SOURCE TEXT »
'''

However, there *is* an alternative. The * anti Martingale* system does what many traders think is more logical. “Martingale in reverse” hangs on to

*winning trades*, and drops

*losers*. If that sounds better, read on.

**“Doubling-Up” On Winners**

The *standard Martingale* system closes winners and doubles exposure on losing trades. If you’re not familiar with this strategy, see this other article here on Forexop. While it has some highly desirable properties, the downside with it is that it can cause losses to run up exponentially.

The **reverse Martingale, **as I’m going to describe now does the exact opposite. It *closes losing trades*, and *doubles winners*. The idea being to cut losses quickly and let profits run.

Anti Martingale is an effective trend following strategy. Unlike forward Martingale it doesn’t have “fat tail” risks.

## Example

Take the following example in Table 1. This shows how a “double up” sequence works in practice. I’ve set a *virtual* take profit, and stop loss target of 20 pips. The price starts at 1.3500. I start by placing a *buy to open* order. The price then moves up 20 pips to 1.3520. Following the strategy, I now double the size of my position. I add 1 lot at the new rate of 1.3520.

Tick | Price | Change | Order | Lots | Total | Entry Price | Avg. Entry Price | Float | Realized |

1 | 1.3500 | 20 | Buy | 1 | 1 | 1.3500 | 1.3500 | $0.00 | - |

2 | 1.3520 | 20 | Buy | 1 | 2 | 1.3520 | 1.3510 | $1.00 | - |

3 | 1.3540 | 20 | Buy | 2 | 4 | 1.3540 | 1.3525 | $3.00 | - |

4 | 1.3560 | 20 | Buy | 4 | 8 | 1.3560 | 1.3543 | $7.00 | - |

5 | 1.3580 | 20 | Buy | 8 | 16 | 1.3580 | 1.3561 | $15.00 | - |

6 | 1.3560 | -20 | Sell | 8 | 8 | 1.3560 | 1.3561 | $14.00 | -$16.00 |

Total |
-$2.00 |

**Table 1:** A “Double up” trade sequence.

This gives me an average entry price of 1.3510. I continue *doubling-up* the exposure for each 20 pip increment (my definition of a winning trade).

At tick 6, the price then drops by 20 pips. Following the reverse strategy, I now have to close the last position. Since it is a loser (according to my criteria). So I place a *sell to close* order at tick 6. The effect of this is to *half my position size*, or exposure. I now hold 8 lots instead of 16.

I’ve also realized a loss of -$16 on the losing trade. My net balance is now -$2. The table below shows how the overall balance is made up. At tick 6, the P&L of each of the positions is as follows:

Trade |
Lots |
Entry Price |
Current Price |
Change Pips |
Trade P&L |

Buy 1 | 1 | 1.3500 | 1.3560 | 60 | $6.00 |

Buy 2 | 1 | 1.3520 | 1.3560 | 40 | $4.00 |

Buy 3 | 2 | 1.3540 | 1.3560 | 20 | $4.00 |

Buy 4 | 4 | 1.3560 | 1.3560 | 0 | $0.00 |

Buy 5 | 8 | 1.3580 | 1.3560 | -20 | -$16.00 |

Total |
-$2.00 |

**Table 2:** Snapshot of trade P&L on closing first position.

### One losing trade cancels the profit

Notice that the last losing trade wiped out all of the profit on the existing open trades, and left me with a net loss of -$2. The net loss of the entire sequence is equal to my stop loss value. This relationship *always* holds.

'''

DATASET »
'''

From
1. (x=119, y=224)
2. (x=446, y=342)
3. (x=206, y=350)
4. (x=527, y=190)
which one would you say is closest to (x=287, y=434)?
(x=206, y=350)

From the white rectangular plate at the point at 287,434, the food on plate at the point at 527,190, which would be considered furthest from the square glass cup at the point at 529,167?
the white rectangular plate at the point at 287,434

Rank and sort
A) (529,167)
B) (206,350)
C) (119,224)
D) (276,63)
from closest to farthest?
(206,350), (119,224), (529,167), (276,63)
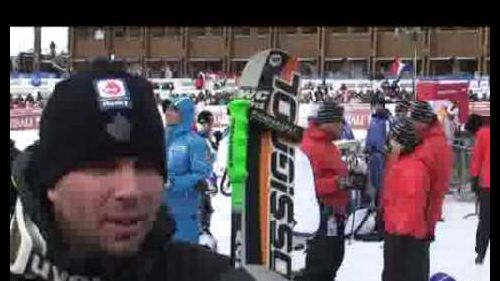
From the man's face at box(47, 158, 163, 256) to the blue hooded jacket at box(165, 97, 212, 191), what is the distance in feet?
4.01

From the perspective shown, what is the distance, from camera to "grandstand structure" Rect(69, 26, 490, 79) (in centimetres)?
237

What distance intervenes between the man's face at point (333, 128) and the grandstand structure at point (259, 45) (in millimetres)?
182

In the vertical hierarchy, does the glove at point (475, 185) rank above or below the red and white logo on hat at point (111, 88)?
below

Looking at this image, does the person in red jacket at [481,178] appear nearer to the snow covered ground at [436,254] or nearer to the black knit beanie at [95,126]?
the snow covered ground at [436,254]

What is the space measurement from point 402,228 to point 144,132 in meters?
1.80

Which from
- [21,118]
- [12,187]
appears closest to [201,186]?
[21,118]

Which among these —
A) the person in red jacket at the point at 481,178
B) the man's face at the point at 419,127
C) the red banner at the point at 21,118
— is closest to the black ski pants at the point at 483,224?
the person in red jacket at the point at 481,178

'''

OBJECTIVES »
A: From the article on the anti Martingale trading system, list every entry price shown in the table titled "Snapshot of trade P&L on closing first position."
B: In the article on the anti Martingale trading system, what size did the author set for the virtual take profit and stop loss target in the example?
C: Extend the article on the anti Martingale trading system, picking up after its final sentence.

ANSWERS TO THE EXERCISE »
A: 1.3500, 1.3520, 1.3540, 1.3560, 1.3580

B: 20 pips.

C:
The total profit of the group has been *canceled out* by the last move of **just 20 pips**. At this point in time there are still four open positions remaining. The first three are in profit and the last is at break even.

The question is then what to do with these *left over* positions.

### Standard reversal approach

At this point, some traders consider that the trend has reversed. So they cash in the profit on the remaining trades before further losses occur. This is what you’d do if you’re mirroring a pure Martingale strategy.

### Hybrid approach

Other traders prefer to hold the existing positions and wait. You could do this for example if you have other indicators that suggest the original trend might return. This is a *hybrid strategy:* In a *pure* reversal system, the trades in the entire *sequence* would all be closed at this point.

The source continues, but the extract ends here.